On voyait que ce gars-là avait une gastronomie très sophistiqué : un déjeuner au McDo, un dîner à La Belle Province pis un souper au PFK… bref, tout ce qu’y a de plus santé.
Le gars ne pratiquait aucun sport, aucune activité physique, en fait juste penser à bouger ça le faisait suer. Cet ex-dodu là, c’était moi!

Bon je sais, vous allez sans doute vous dire : « Ah! Non pas encore des jokes de gros… » Mais quand c’est rendu qu’attacher tes lacets, te lever pour répondre au téléphone ou aller te chercher ton troisième souper au restaurant devient un sport extrême, faut que tu te rendes à l’évidence : la nourriture c’est devenu ton ennemi numéro un.

Ayant déjà vécu l’expérience de porter des vêtements avec 5X devant le L, de manger mes émotions, et celles des autres, et de me faire refuser l’entrée dans plusieurs buffets, j’ai tenté de me pencher sur la question… Et j’ai d’ailleurs eu beaucoup de difficultés à me relever. Comment mettre un terme une fois pour toute à ce fléau ?

D’abord pourquoi ne pas faire comme sur les paquets de cigarettes, en apposant des photos d’obèses sur les boîtes de Big Mac, sur les sacs de chips pis sur les sachets de bacon? On pourrait par exemple avoir des photos du Dr Barette, avec le slogan « Manger peut faire rapetisser vos pantalons »

On pourrait aussi commencer à charger un prix en fonction du poids.

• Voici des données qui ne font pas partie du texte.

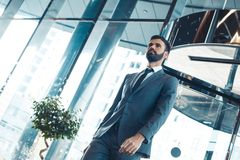 Businessman in a fromal suit in a business center enter the building bottom view. Middle-aged man businessman in a business center enter the glass doors Royalty Free Stock Image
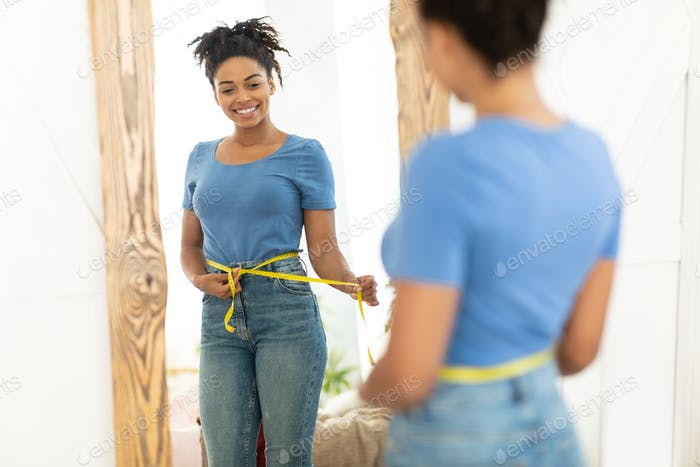 Happy Black Girl After Weight Loss Measuring Waist At Home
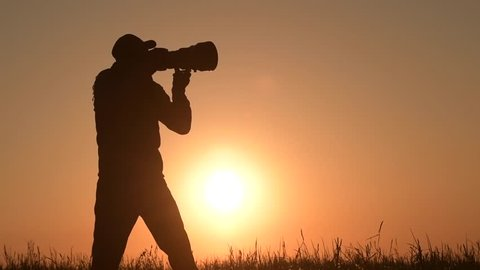 Men Taking Outdoor Pictures During Scenic Sunset. Photographer Silhouette. Telephoto Lens and the Modern Camera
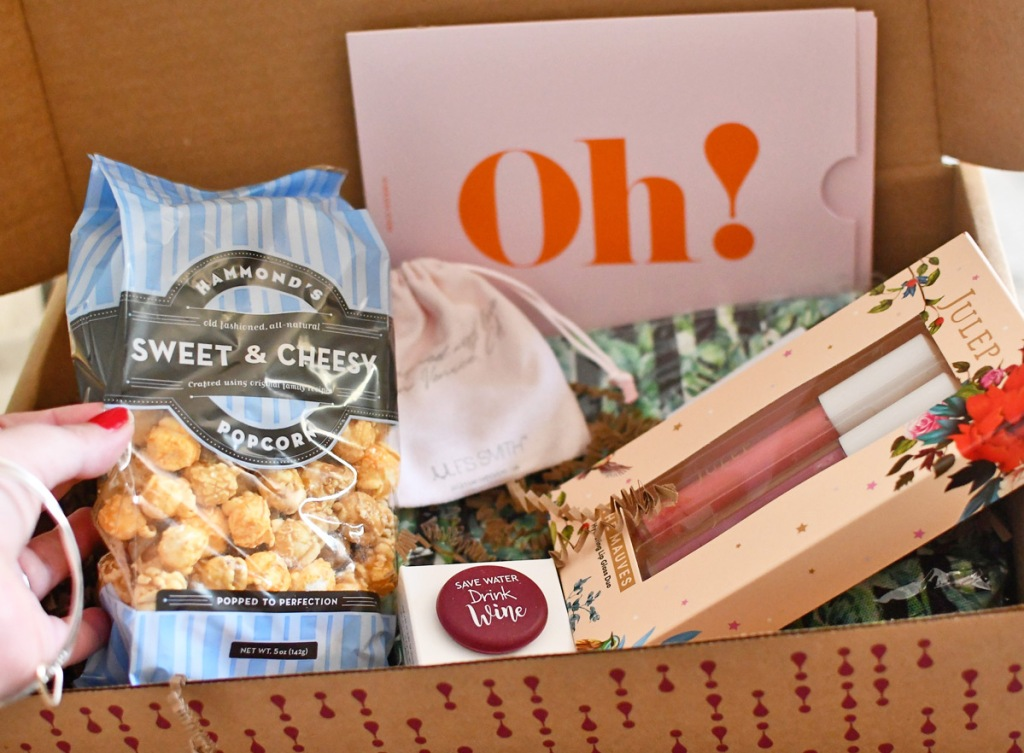 box with popcorn, julep lip gloss, necklace, wine cap, and cosmetic bag
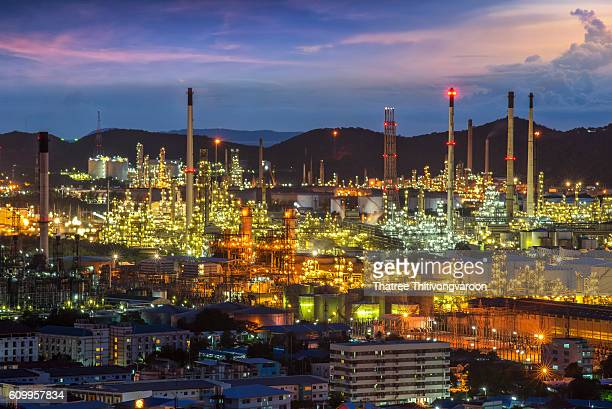 Oil refinery power station at twilight, Petrochemical industrial with city background at sunset , Si Racha District, Chon Buri , Thailand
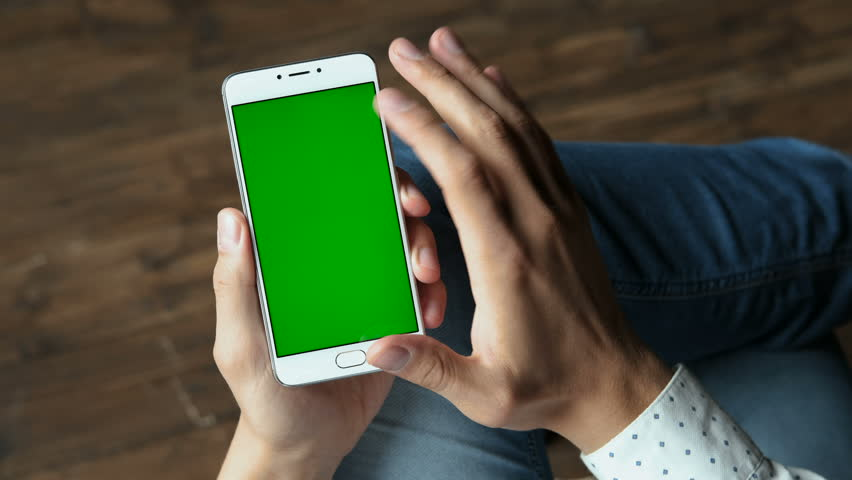 Human arms hold electronics portable device with greenscreen chromakey closeup. Guy gesturing: tapping app by wireless. Joyful time by watching, reading news and looking social media web pages | Shutterstock HD Video #33932539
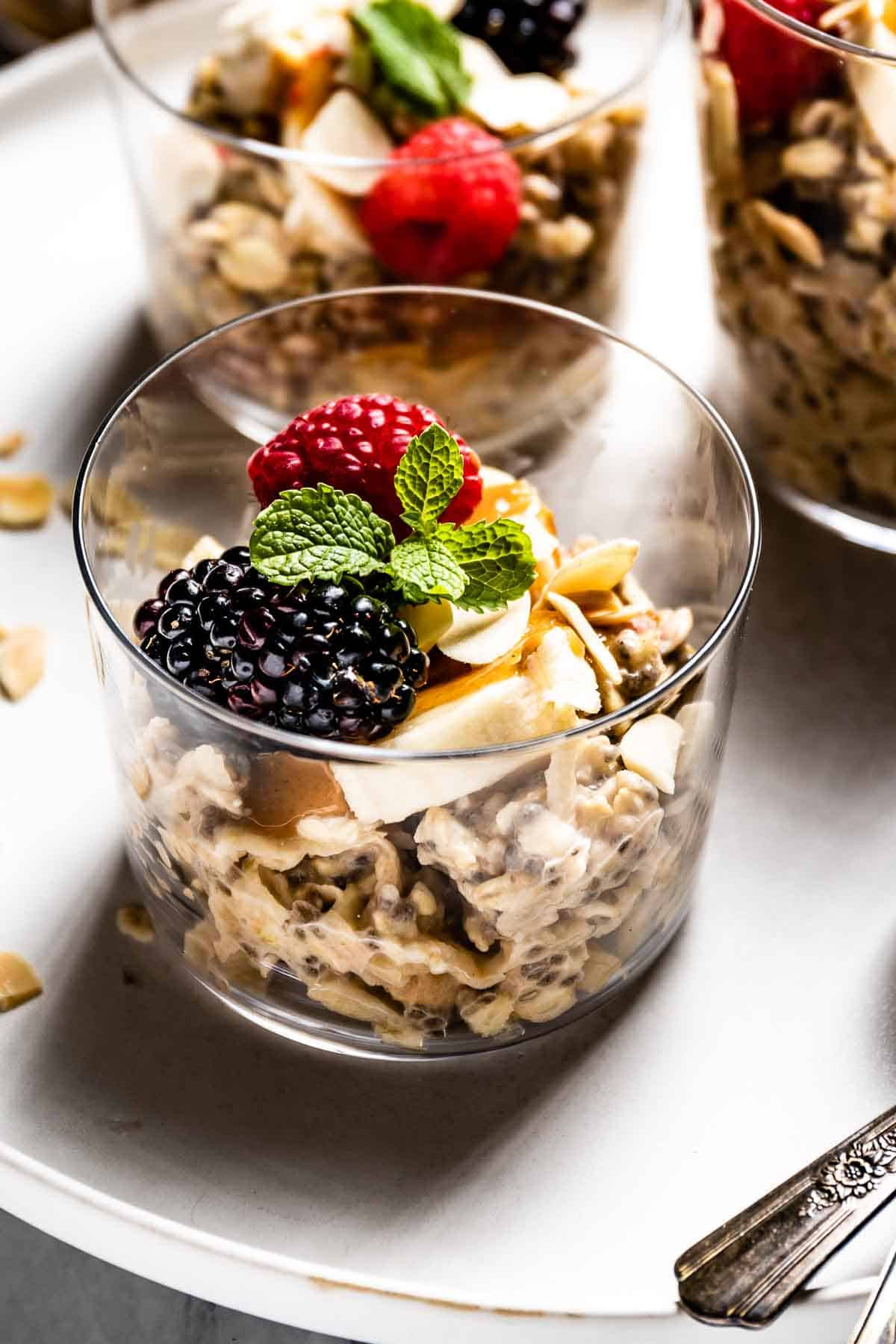 Overnight muesli in a glass garnished with fruit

En entrant dans les cinémas, les autobus ou restaurant, on ajouterait notre poids au coût total, calculé sur une balance à l’entrée. Et pourquoi ne pas offrir des réductions d’impôt à ceux qui sont proportionnels à leur taille ?

D’autre part, pourquoi ne pas remplacer les panneaux de limites de vitesse par des panneaux de limites de poids à l’entrée des ponts ? Ce faisant, ça obligerait les gens à surveiller leur poids, s’ils ne veulent pas rester prisonniers de l’île de Montréal…ou pire encore du 450!
C’est rendu un enjeu…de taille. (Excusez, ici, le jeu de mot facile) Il faut sauver notre peau et celle des autres (Encore une autre) pour que chaque histoire finisse sur une bonne faim (…)
Finalement, aujourd’hui je peux passer devant un frigidaire sans que ça me bouleverse, je peux entrer dans un ascenseur sans que les autres fassent leur prière, je peux écouter Qui perd gagne en riant… le gros en moi est mort.